Output as a formatted table:
loamiiif "https://api.dc.library.northwestern.edu/api/v2/collections?as=iiif" --format table
Save manifest URLs to different formats:
# JSON output
loamiiif "https://api.dc.library.northwestern.edu/api/v2/collections?as=iiif" --output manifests.json
# JSON Lines (jsonl) output
loamiiif "https://api.dc.library.northwestern.edu/api/v2/collections?as=iiif" --format jsonl --output manifests.jsonl
Download manifest contents to a directory:
# Downloads full manifest JSON files to ./manifest_downloads/ directory
loamiiif "https://api.dc.library.northwestern.edu/api/v2/collections?as=iiif" --download-manifests --output ./manifest_downloads
Download manifests and save JSON output:
loamiiif "https://api.dc.library.northwestern.edu/api/v2/collections?as=iiif" --format json --output manifests.json --download-manifests
Limit the number of manifests:
loamiiif "https://api.dc.library.northwestern.edu/api/v2/collections?as=iiif" --max-manifests=42
Enable debug logging:
loamiiif "https://api.dc.library.northwestern.edu/api/v2/collections?as=iiif" --debug
Use a custom cache directory:
loamiiif "https://api.dc.library.northwestern.edu/api/v2/collections?as=iiif" --cache-dir ./my-cache-dir
Skip reading from cache but still write to it:
loamiiif "https://api.dc.library.northwestern.edu/api/v2/collections?as=iiif" --skip-cache
Disable caching completely:
loamiiif "https://api.dc.library.northwestern.edu/api/v2/collections?as=iiif" --no-cache
Example debug output (truncated):
[2025-01-17 14:14:48] DEBUG Starting traversal of IIIF collection: https://api.dc.library.northwestern.edu/api/v2/collections?as=iiif
INFO Processing collection: https://api.dc.library.northwestern.edu/api/v2/collections?as=iiif
DEBUG Fetching URL: https://api.dc.library.northwestern.edu/api/v2/collections?as=iiif
DEBUG Successfully fetched data from https://api.dc.library.northwestern.edu/api/v2/collections?as=iiif
DEBUG Found nested collection: https://api.dc.library.northwestern.edu/api/v2/collections/ba35820a-525a-4cfa-8f23-4891c9f798c4?as=iiif
INFO Processing collection: https://api.dc.library.northwestern.edu/api/v2/collections/ba35820a-525a-4cfa-8f23-4891c9f798c4?as=iiif
DEBUG Added manifest: https://api.dc.library.northwestern.edu/api/v2/works/e40479c4-06cb-48be-9d6b-adf47f238852?as=iiif
DEBUG Added manifest: https://api.dc.library.northwestern.edu/api/v2/works/f4720687-61b6-4dcd-aed0-b70eff985583?as=iiif
# ... more manifests and collections ...
The tool implements manifest caching to improve performance and reduce load on IIIF servers:
- By default, manifests are cached in your system's temporary directory (
/tmp
on Unix-like systems) - Use
--cache-dir
to specify a custom cache location --skip-cache
will ignore existing cache but still write new cache entries (useful for refreshing stale data)--no-cache
completely disables caching (not recommended for large collections)
Cached manifests are stored as JSON files named using a sanitized version of their URLs.
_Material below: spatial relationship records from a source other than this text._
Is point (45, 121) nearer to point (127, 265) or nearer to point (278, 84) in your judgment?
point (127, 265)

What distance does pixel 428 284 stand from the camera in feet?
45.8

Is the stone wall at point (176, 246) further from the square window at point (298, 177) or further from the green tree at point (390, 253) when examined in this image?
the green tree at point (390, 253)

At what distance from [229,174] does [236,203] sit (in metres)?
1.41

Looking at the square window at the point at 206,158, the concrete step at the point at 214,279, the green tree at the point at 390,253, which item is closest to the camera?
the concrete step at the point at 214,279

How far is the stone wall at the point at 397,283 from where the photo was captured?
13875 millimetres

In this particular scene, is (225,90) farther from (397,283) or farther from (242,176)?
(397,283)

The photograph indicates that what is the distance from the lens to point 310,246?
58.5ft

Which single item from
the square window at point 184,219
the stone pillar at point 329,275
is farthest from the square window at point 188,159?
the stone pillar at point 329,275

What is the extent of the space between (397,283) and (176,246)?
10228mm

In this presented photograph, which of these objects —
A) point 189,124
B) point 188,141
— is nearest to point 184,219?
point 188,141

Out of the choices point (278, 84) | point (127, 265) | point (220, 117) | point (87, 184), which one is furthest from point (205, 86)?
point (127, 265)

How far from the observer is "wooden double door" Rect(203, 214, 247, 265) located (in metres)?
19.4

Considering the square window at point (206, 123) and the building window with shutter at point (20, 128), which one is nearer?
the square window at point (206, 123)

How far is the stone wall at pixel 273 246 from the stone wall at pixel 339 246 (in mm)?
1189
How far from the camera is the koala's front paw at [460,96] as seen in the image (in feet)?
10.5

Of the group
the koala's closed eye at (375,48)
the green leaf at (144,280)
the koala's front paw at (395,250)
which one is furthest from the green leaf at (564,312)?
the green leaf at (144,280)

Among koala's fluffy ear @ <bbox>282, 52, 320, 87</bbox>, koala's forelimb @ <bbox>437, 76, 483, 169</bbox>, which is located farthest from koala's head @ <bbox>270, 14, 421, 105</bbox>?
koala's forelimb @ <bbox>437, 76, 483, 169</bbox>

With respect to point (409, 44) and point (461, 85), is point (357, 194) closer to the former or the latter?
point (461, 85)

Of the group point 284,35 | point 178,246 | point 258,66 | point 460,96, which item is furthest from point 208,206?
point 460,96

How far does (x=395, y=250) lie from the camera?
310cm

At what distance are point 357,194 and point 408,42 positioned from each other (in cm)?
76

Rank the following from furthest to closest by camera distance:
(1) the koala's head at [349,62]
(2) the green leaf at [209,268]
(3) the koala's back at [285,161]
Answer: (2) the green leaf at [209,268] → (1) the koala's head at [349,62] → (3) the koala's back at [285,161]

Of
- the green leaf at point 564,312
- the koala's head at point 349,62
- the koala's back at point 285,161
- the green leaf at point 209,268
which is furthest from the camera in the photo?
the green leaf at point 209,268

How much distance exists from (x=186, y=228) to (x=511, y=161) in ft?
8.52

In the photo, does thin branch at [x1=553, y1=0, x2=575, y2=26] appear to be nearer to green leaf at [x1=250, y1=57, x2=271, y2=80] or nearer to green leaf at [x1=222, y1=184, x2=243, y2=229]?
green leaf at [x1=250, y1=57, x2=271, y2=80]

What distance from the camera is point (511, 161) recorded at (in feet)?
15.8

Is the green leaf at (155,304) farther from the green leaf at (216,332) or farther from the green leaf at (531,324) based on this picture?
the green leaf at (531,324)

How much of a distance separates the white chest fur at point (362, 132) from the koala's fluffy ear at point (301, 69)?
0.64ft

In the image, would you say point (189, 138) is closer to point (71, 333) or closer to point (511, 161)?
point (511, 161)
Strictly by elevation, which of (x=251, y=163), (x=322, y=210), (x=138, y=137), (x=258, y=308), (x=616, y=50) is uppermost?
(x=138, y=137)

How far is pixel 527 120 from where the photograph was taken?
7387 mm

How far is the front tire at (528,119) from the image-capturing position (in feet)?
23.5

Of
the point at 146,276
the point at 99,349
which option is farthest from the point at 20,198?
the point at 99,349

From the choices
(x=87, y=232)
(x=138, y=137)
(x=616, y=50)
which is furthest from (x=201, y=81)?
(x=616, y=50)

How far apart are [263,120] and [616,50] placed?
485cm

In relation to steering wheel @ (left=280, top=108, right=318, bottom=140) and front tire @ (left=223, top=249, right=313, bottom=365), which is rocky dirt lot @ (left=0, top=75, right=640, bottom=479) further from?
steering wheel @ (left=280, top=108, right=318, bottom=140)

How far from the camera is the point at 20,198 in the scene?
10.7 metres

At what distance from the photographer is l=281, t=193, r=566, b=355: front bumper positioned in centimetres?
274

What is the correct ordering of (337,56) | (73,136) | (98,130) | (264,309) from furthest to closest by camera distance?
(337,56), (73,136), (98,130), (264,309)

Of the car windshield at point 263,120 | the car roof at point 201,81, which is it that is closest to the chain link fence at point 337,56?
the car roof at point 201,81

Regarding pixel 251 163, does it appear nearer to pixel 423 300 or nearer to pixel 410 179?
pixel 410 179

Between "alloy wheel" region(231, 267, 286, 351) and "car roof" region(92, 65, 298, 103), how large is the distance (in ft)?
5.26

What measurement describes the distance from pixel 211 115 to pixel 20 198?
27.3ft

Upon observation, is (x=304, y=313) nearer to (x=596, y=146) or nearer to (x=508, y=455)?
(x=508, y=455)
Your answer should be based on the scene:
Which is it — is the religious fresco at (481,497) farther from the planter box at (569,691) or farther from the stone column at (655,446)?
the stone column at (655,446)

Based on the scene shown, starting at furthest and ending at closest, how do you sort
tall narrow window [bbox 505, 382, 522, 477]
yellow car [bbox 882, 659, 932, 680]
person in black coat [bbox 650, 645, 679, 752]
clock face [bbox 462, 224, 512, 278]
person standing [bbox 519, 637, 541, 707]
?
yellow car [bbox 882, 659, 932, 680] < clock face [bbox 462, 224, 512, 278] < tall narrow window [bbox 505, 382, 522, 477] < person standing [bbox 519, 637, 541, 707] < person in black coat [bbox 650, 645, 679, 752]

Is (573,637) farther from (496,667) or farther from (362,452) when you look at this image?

The cache is particularly useful when:
- Working with large collections that you'll need to process multiple times
- Using the
--download-manifests
option to save full manifest contents - Running the tool repeatedly during development or testing
The JSON output includes both manifests and collections:
{
"manifests": [
"https://api.dc.library.northwestern.edu/api/v2/works/9d87853e-3955-4912-906f-6ddf0e2e3825?as=iiif",
"..."
],
"collections": []
}
Each line contains a single manifest or collection URL:
{"manifest": "https://api.dc.library.northwestern.edu/api/v2/works/9d87853e-3955-4912-906f-6ddf0e2e3825?as=iiif"}
{"manifest": "..."}
{"collection": "https://api.dc.library.northwestern.edu/api/v2/collections/ba35820a-525a-4cfa-8f23-4891c9f798c4?as=iiif"}
The table format provides a readable view of manifests and collections with indexed entries.
- Python 3.10+
- click>=8.1.8
- requests>=2.32.3
- rich>=13.9.4
- Clone the repository:
git clone https://github.com/nulib-labs/loam-iiif.git
cd loam-iiif
- Create and activate a virtual environment with
uv
:
uv venv --python 3.10
source .venv/bin/activate # On Windows use: .venv\Scripts\activate
- Install dependencies:
uv sync
This project is licensed under the MIT License - see the LICENSE file for details.
Contributions are welcome! Please feel free to submit a Pull Request.